» TO DO: What follows is a listing. Return every line of it exactly.
## START SUPPLIED MATERIAL
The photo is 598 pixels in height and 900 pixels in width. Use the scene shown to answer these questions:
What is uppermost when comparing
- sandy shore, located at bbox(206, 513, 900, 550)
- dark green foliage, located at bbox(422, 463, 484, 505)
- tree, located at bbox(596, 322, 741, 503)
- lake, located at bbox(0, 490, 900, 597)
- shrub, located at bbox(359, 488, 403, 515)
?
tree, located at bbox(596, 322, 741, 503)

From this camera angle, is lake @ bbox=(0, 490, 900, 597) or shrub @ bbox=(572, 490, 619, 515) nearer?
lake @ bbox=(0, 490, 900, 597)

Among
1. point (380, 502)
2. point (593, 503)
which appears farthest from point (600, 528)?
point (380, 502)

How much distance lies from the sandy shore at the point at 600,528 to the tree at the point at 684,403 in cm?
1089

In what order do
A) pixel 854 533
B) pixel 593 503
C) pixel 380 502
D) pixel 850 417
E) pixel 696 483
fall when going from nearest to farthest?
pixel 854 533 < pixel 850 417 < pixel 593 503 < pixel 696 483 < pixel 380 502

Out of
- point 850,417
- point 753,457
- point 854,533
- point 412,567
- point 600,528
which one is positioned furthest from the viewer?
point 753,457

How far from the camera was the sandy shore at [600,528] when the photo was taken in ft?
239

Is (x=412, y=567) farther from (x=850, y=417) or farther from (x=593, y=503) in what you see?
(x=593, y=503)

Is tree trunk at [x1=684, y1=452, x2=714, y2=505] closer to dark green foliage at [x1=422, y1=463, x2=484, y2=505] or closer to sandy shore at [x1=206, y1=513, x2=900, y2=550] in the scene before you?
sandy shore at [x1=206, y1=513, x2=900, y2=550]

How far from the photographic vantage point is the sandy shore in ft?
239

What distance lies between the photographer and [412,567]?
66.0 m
## END SUPPLIED MATERIAL
» WRITTEN SOLUTION:
The photo is 598 pixels in height and 900 pixels in width. Use the scene shown to answer these questions:
What is uppermost when comparing
- sandy shore, located at bbox(206, 513, 900, 550)
- dark green foliage, located at bbox(422, 463, 484, 505)
- tree, located at bbox(596, 322, 741, 503)
- lake, located at bbox(0, 490, 900, 597)
- shrub, located at bbox(359, 488, 403, 515)
?
tree, located at bbox(596, 322, 741, 503)

From this camera angle, is lake @ bbox=(0, 490, 900, 597) or shrub @ bbox=(572, 490, 619, 515) nearer?
lake @ bbox=(0, 490, 900, 597)

Among
1. point (380, 502)
2. point (593, 503)
which appears farthest from point (600, 528)?
point (380, 502)

How much distance lies from the sandy shore at the point at 600,528 to the tree at the point at 684,403 in cm?
1089

In what order do
A) pixel 854 533
B) pixel 593 503
C) pixel 380 502
D) pixel 850 417
E) pixel 696 483
fall when going from nearest to farthest?
pixel 854 533 < pixel 850 417 < pixel 593 503 < pixel 696 483 < pixel 380 502

Out of
- point 850,417
- point 753,457
- point 854,533
- point 412,567
- point 600,528
which one is positioned furthest from the viewer?
point 753,457

How far from the camera was the sandy shore at [600,528] when the photo was taken in ft?
239

Is (x=412, y=567) farther from (x=850, y=417) or farther from (x=593, y=503) in what you see?
(x=593, y=503)

Is tree trunk at [x1=684, y1=452, x2=714, y2=505] closer to dark green foliage at [x1=422, y1=463, x2=484, y2=505] or closer to sandy shore at [x1=206, y1=513, x2=900, y2=550] in the scene before you?
sandy shore at [x1=206, y1=513, x2=900, y2=550]

How far from the photographic vantage point is the sandy shore in ft?
239

What distance lies between the photographer and [412,567]?
66.0 m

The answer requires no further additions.